● **Given request 1**: For each statement about the patent excerpt, say yes or no and quote the words of the excerpt that decide it. (a) The method can be implemented in hardware or in software. (b) The digital memory media named is a hard drive. (c) Multiplying a value of the audio signal by two weighting factors can be replaced by multiplying it by their product.
● **Given request 2**: From the patent excerpt, quote the passage that opens with the words containing "Depending on the" and closes with "program runs on a computer.".
● **Given request 3**: Continue the patent excerpt from where it stops.

● **Document extract**:
* START *

From the above expression, for simplification reasons, the multiplication of a value of the audio signal with two weighting factors can be replaced by a multiplication of the value with the product of the two weighting factors.
Depending on the circumstances, the inventive method as illustrated with regard to FIG. 1 can be implemented in hardware or in software. The implementation can be performed on a digital memory media, particularly a disc or CD with electronically readable control signals, which can cooperate with a programmable computer system such that the method is performed. Generally, thus, the invention consists also of a computer program product with a program code stored on a machine-readable carrier for performing the inventive method when the computer program product runs on a computer. In other words, the invention can thus be realized as computer program with a program code for performing the method when the computer program runs on a computer.
While this invention has been described in terms of several preferred embodiments, there are alterations, permutations, and equivalents, which fall within the scope of this invention. It should also be noted that there are many alternative ways of implementing the methods and compositions of the present invention. It is therefore intended that the following appended claims be interpreted as including all such alterations, permutations, and equivalents as fall within the true spirit and scope of the present invention.

* END *

[Spatial relation data]

* START *

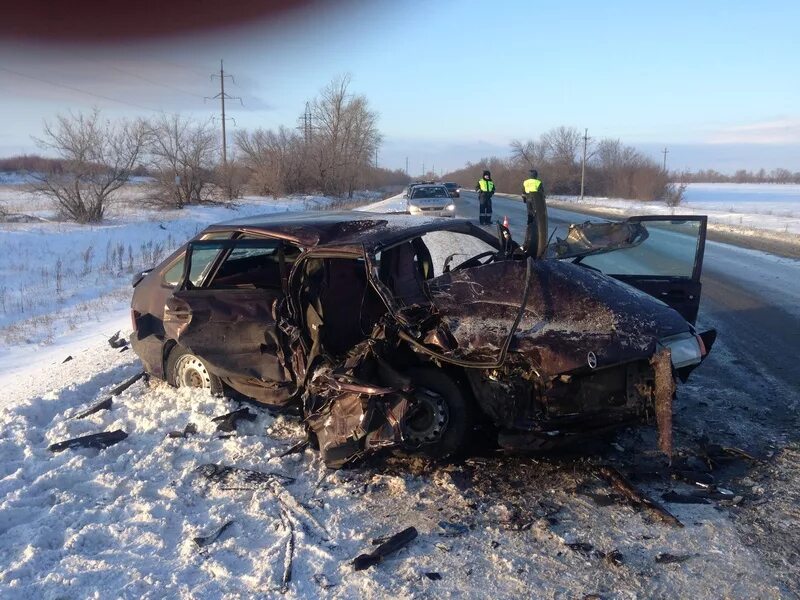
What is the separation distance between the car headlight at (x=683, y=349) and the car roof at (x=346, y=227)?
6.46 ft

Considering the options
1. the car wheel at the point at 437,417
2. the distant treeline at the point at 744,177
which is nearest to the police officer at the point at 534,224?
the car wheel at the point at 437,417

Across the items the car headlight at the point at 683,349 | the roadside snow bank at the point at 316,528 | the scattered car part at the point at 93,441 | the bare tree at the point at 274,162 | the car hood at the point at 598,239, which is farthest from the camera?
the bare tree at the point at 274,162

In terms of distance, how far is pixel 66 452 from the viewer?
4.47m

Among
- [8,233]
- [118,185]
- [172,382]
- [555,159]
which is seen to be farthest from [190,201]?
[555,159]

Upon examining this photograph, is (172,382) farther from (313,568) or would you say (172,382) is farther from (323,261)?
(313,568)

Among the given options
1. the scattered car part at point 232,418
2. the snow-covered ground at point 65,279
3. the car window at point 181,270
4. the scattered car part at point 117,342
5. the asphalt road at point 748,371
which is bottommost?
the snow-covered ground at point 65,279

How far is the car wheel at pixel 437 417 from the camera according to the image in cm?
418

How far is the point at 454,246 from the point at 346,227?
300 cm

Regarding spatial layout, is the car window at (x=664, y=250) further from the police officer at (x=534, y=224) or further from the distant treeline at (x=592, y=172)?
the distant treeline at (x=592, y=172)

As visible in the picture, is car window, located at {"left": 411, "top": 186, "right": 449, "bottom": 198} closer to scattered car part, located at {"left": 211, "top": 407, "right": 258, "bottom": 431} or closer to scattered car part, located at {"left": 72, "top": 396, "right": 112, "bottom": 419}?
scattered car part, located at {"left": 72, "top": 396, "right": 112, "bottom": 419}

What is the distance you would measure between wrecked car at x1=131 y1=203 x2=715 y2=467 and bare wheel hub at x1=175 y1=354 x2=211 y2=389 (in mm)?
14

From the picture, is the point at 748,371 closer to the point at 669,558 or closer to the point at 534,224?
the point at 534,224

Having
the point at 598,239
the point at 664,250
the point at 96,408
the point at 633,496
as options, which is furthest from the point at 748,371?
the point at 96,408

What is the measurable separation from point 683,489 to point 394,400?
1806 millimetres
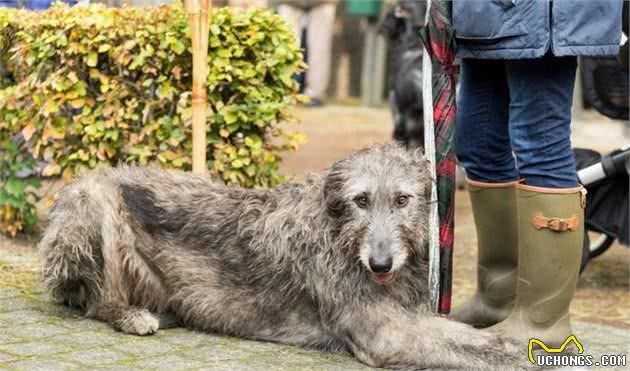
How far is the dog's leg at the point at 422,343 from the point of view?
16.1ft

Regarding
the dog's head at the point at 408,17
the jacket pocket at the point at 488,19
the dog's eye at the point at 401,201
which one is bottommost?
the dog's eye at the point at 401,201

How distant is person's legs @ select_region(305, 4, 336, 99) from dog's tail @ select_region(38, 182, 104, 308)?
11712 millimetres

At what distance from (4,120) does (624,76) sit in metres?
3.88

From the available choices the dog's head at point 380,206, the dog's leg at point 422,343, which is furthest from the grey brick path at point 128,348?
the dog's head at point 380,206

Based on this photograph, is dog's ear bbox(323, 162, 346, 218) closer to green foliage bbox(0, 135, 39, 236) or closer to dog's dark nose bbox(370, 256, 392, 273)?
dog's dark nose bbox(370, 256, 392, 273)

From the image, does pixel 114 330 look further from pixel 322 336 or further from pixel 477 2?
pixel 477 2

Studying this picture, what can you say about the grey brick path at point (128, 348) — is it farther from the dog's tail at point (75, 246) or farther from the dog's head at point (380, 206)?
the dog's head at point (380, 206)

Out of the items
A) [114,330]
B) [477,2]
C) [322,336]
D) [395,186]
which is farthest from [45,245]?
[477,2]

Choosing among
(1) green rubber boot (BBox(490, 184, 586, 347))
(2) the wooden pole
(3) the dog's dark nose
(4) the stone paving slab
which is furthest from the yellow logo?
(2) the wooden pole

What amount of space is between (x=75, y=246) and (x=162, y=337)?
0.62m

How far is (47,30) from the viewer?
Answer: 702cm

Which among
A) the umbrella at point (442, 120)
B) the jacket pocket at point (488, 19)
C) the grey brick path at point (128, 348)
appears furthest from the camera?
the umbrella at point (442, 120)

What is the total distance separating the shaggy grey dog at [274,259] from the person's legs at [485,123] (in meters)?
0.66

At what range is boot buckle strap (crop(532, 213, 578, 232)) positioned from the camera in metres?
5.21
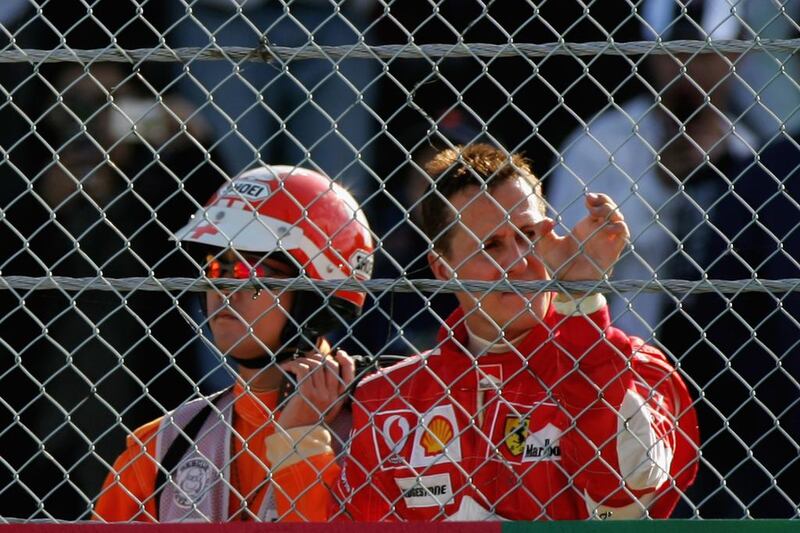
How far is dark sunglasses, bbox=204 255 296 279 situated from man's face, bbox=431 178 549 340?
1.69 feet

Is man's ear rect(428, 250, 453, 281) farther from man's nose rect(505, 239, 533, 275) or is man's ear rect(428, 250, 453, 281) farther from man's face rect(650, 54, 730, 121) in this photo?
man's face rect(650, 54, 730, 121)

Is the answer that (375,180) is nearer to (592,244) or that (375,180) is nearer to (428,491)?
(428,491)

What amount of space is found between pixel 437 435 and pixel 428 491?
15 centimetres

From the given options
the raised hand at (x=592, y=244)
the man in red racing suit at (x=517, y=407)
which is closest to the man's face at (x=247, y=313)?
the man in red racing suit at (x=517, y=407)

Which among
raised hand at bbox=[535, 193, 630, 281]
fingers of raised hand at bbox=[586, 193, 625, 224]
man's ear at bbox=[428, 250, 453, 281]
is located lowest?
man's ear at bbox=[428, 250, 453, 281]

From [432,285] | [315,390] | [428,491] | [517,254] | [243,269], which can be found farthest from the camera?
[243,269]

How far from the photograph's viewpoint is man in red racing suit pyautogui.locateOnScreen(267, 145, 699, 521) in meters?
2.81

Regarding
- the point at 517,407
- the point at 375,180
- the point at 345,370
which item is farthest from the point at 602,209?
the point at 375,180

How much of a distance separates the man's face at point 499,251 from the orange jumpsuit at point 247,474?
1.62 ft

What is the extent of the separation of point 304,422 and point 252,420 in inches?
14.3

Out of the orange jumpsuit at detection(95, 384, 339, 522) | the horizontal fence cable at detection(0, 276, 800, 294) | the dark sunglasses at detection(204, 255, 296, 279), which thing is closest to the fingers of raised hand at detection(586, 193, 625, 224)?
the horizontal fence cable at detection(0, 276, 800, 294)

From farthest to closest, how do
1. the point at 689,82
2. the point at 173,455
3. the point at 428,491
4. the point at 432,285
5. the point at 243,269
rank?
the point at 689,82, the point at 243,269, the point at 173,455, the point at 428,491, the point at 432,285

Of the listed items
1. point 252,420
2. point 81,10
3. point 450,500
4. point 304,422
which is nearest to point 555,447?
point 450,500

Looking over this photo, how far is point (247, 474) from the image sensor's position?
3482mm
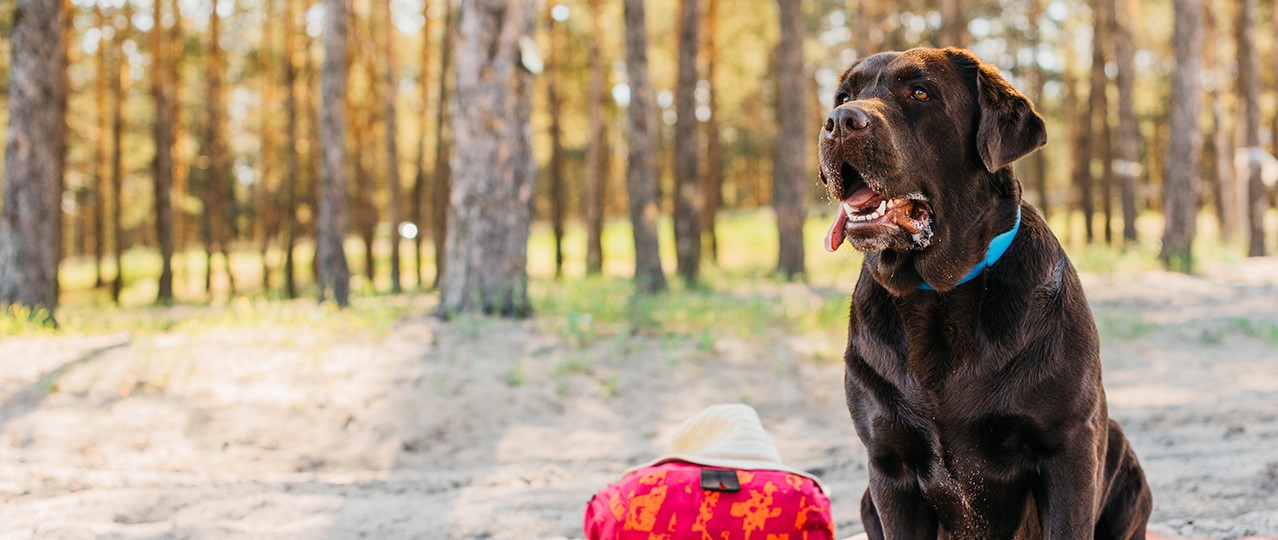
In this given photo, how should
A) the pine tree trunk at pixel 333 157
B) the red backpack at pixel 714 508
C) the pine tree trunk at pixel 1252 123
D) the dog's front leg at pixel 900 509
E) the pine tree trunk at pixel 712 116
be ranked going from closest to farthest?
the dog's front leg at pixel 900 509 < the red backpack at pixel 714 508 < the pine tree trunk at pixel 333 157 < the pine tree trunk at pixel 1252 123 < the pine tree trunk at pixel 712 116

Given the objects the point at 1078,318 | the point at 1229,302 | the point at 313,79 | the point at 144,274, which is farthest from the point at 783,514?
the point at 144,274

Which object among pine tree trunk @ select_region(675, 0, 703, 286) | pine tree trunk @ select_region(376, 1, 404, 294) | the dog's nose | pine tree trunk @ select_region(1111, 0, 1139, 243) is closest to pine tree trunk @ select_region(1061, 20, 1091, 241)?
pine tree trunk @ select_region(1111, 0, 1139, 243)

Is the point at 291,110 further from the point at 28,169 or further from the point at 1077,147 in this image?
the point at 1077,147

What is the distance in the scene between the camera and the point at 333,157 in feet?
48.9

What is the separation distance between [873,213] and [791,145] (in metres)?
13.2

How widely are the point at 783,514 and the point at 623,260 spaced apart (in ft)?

* END *

● **Answer 1**:
(a) Yes: "the inventive method as illustrated with regard to FIG. 1 can be implemented in hardware or in software."
(b) No: "particularly a disc or CD with electronically readable control signals."
(c) Yes: "the multiplication of a value of the audio signal with two weighting factors can be replaced by a multiplication of the value with the product of the two weighting factors."

● **Answer 2**:
Depending on the circumstances, the inventive method as illustrated with regard to FIG. 1 can be implemented in hardware or in software. The implementation can be performed on a digital memory media, particularly a disc or CD with electronically readable control signals, which can cooperate with a programmable computer system such that the method is performed. Generally, thus, the invention consists also of a computer program product with a program code stored on a machine-readable carrier for performing the inventive method when the computer program product runs on a computer. In other words, the invention can thus be realized as computer program with a program code for performing the method when the computer program runs on a computer.

● **Answer 3**:
Claims

1. Apparatus for calculating a discrete value for a current time of a component in a loudspeaker signal for a loudspeaker based on a virtual source in a wave-field synthesis system with a wave-field synthesis module and a plurality of loudspeakers, wherein the wave-field synthesis module is formed to determine delay information by using an audio signal associated to the virtual source and by using position information indicating a position of the virtual source, indicating delayed by how many samples the audio signal is to occur with regard to a time reference in the component, comprising:

a provider for providing a first delay associated to a first position of the virtual source at a first time, and for providing a second delay associated to a second position of the virtual source at a second later time, wherein the second position differs from the first position and wherein the current time lies between the first time and the second time;

a determiner for determining a value of the audio signal delayed by the first delay for the current time and for determining a second value of the audio signal delayed by the second delay for the current time;

a weigher for weighting the first value with a first weighting factor to obtain a first weighted value, and a second value with a second weighting factor to obtain a second weighted value; and

a summer for summing the first weighted value and the second weighted value to obtain the discrete value for the current time.

2. Apparatus according to claim 1, wherein the first weighting factor and the second weighting factor are set for values between the first and the second times such that panning takes place from the audio signal delayed by the first delay to the audio signal delayed by the second delay.

3. Apparatus according to claim 1, wherein the first weighting factor decreases between the first time and the second time, and wherein the second weighting factor increases between the first time and the second time.

4. Apparatus according to claim 1, wherein the first weighting factor is equal to 1 at the first time and equal to 0 at the second time, and wherein the second weighting factor is equal to 0 at the first time and is equal to 1 at the second time.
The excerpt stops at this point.